So Saturday night, while most of America was fixated on the Final Four — and most Ohioans on the Buckeyes’ in said Final Four — the Akron Beacon Journal‘s Jason Lloyd dropped a bombshell: head coach Byron Scott’s job may not be as secure as most assumed. His story, which you better read if you have yet to, directly cites concerns from at least two players and another member of the organization, all anonymous, about Scott’s rotations, reluctance to use timeouts and the team’s overall poor defense.
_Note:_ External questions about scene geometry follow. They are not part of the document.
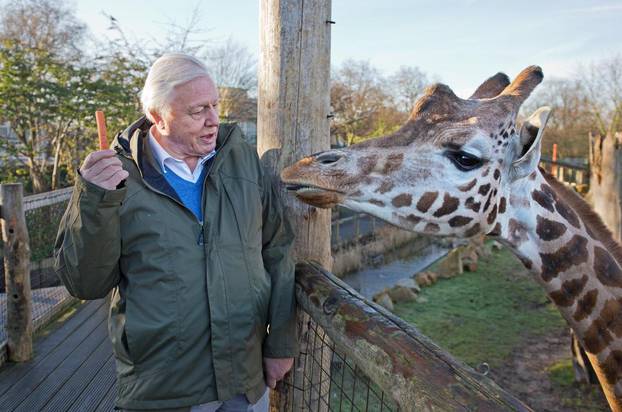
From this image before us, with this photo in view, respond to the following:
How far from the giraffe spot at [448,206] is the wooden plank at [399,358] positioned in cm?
66

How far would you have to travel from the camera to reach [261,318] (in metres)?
1.81

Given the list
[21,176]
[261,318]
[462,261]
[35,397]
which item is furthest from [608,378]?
[21,176]

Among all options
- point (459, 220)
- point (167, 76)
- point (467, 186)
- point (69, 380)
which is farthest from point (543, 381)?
point (167, 76)

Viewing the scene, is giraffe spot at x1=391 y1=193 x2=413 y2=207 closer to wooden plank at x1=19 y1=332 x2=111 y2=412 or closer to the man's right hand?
the man's right hand

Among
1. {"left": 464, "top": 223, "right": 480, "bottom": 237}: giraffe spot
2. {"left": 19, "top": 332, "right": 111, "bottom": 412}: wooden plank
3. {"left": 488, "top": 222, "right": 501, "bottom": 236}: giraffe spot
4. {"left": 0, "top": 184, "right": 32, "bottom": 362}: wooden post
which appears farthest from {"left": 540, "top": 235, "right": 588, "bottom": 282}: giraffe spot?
{"left": 0, "top": 184, "right": 32, "bottom": 362}: wooden post

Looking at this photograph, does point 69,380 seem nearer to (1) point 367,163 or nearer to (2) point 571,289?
(1) point 367,163

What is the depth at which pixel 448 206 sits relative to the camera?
7.15 ft

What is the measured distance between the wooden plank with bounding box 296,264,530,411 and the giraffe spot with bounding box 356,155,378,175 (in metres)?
0.55

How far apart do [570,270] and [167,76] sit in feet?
6.57

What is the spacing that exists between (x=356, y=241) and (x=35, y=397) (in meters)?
8.35

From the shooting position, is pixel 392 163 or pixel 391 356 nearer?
pixel 391 356

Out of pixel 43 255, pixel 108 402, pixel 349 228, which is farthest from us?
pixel 349 228

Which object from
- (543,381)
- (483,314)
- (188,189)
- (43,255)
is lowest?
(483,314)

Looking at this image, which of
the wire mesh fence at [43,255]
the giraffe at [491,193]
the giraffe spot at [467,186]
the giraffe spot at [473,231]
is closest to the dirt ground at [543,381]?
the giraffe at [491,193]
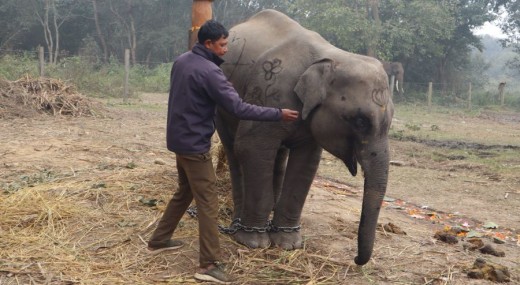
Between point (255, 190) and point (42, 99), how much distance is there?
11.3 metres

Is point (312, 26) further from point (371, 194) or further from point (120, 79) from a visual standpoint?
point (371, 194)

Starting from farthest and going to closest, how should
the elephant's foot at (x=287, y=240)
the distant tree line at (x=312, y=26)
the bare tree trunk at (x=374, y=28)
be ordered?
the distant tree line at (x=312, y=26) → the bare tree trunk at (x=374, y=28) → the elephant's foot at (x=287, y=240)

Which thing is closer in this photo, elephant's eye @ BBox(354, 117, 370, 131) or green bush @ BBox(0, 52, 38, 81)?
elephant's eye @ BBox(354, 117, 370, 131)

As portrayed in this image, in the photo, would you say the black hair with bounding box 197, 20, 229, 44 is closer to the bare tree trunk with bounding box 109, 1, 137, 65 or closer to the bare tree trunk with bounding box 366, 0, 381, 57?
the bare tree trunk with bounding box 366, 0, 381, 57

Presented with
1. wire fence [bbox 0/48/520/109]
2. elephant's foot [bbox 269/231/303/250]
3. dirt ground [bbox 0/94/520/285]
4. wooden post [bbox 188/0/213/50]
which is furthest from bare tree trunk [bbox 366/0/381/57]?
elephant's foot [bbox 269/231/303/250]

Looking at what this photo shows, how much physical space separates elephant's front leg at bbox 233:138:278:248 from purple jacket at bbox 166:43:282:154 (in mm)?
687

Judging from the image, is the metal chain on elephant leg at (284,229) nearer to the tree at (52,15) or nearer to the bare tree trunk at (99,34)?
the tree at (52,15)

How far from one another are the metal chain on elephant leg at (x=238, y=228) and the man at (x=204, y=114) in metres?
0.75

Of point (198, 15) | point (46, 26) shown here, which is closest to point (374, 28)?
point (46, 26)

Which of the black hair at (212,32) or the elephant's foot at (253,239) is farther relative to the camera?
the elephant's foot at (253,239)

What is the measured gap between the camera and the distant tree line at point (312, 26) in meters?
29.9

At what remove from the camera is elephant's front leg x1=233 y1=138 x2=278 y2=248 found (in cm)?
499

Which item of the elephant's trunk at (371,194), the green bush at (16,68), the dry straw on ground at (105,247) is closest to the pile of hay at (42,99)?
the green bush at (16,68)

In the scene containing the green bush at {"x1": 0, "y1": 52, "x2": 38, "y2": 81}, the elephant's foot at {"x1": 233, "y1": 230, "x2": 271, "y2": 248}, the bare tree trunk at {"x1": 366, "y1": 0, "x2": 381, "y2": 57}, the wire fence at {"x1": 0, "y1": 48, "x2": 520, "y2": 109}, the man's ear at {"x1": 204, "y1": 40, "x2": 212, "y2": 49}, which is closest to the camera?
the man's ear at {"x1": 204, "y1": 40, "x2": 212, "y2": 49}
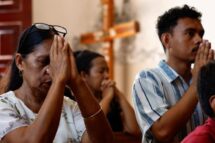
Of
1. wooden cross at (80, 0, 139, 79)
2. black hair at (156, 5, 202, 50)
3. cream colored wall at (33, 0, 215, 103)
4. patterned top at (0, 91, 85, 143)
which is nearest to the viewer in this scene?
patterned top at (0, 91, 85, 143)

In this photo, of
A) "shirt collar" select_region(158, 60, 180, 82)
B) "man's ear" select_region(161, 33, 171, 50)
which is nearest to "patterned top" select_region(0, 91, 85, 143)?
"shirt collar" select_region(158, 60, 180, 82)

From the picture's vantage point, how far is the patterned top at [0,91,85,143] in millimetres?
1706

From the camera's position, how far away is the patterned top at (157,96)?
192 centimetres

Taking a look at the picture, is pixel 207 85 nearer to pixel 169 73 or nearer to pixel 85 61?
pixel 169 73

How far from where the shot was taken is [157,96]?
1.94 m

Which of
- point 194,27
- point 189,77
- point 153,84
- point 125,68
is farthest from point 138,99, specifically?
point 125,68

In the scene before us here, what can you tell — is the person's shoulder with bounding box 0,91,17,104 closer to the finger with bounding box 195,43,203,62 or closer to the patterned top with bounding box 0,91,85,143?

As a fan, many of these concerns are ones the Cavs’ Twitterverse has spent the last three years lamenting. I would agree that Scott’s received a bit of a pass, from the Northeast Ohio media and even many fans, given the tough hand he’s been dealt: LeBron James’ departure, inconsistent lineups due to injuries to the team’s top talent, etc. The offense has improved, but the defense is a shed of what it was during the Mike Brown era, going from proverbial first to worst; the Cavs are surrendering a woeful 110 points per 100 possessions, according to 82games.com.
But, in Scott’s defense, the team’s best defensive player — Anderson Varejao — has suffered season-ending injuries each of the past three seasons, playing in a combined 81 games. Cleveland’s franchise talent, Kyrie Irving, himself a putrid defender, missed 15 games last year and 22 (and counting) this year. And No. 4 overall pick Dion Waiters, another core piece, has missed 14 games.
In a game this week against Boston, Scott fielded a backcourt of Chris Quinn and Daniel Gibson. Before a few weeks ago, Quinn had not played NBA ball since the 2010-11 season in San Antonio, and Gibson’s logged more than two dozen DNP, Coach’s Decision’s this season.
I do not want to sound like a Scott apologist, but the potential cons of firing Scott far outweigh the pros. Lloyd would know much better than I, but Scott seems to have a good relationship with Kyrie — look no further than their friendly trash talk prior to this year’s 3-point contest — like he did with CP3, and I fear dumping Scott tosses two years of development out the window. I mean, look what Scott’s done with Tristan Thompson — last year, Cavs fans were openly questioning whether the team made him a mistake in drafting him No. 4 overall, and now he’s a candidate for Most Improved Player of the Year.
Regardless of whether the Cavs land LeBron in the summer of 2014, the 2014-15 campaign, I believe, is the season everyone has circled. Kyrie will have three years under his belt and will face restricted free agency the following summer, if the team’s yet to lock him up long-term by then. Same with Thompson. And Varejao, assuming he’s still around and the team picks up his $9.8 million team option, will be trying to prove he can stay healthy before hitting the market for probably his last contract.
Add at least two more lottery picks and at least one regular contributor via free agency to a core of Irving, Varejao, Thompson, Waiters and maybe Zeller — the jury’s still out — and, with the right hand, that’s at least a playoff team capable of winning a first-round series. Miami’s ‘Big 3’ presumably will have dissolved, and with a shuffling of talent, who knows which teams will be players and which will not.
This is a long ways down the road, sure, and maybe I’m just grasping at straws. But I do think the Cavs, a very young, developing team, could benefit from consistency. Is there a coach out there, one better than B. Scott, that’s worth risking so much over? I just don’t see it.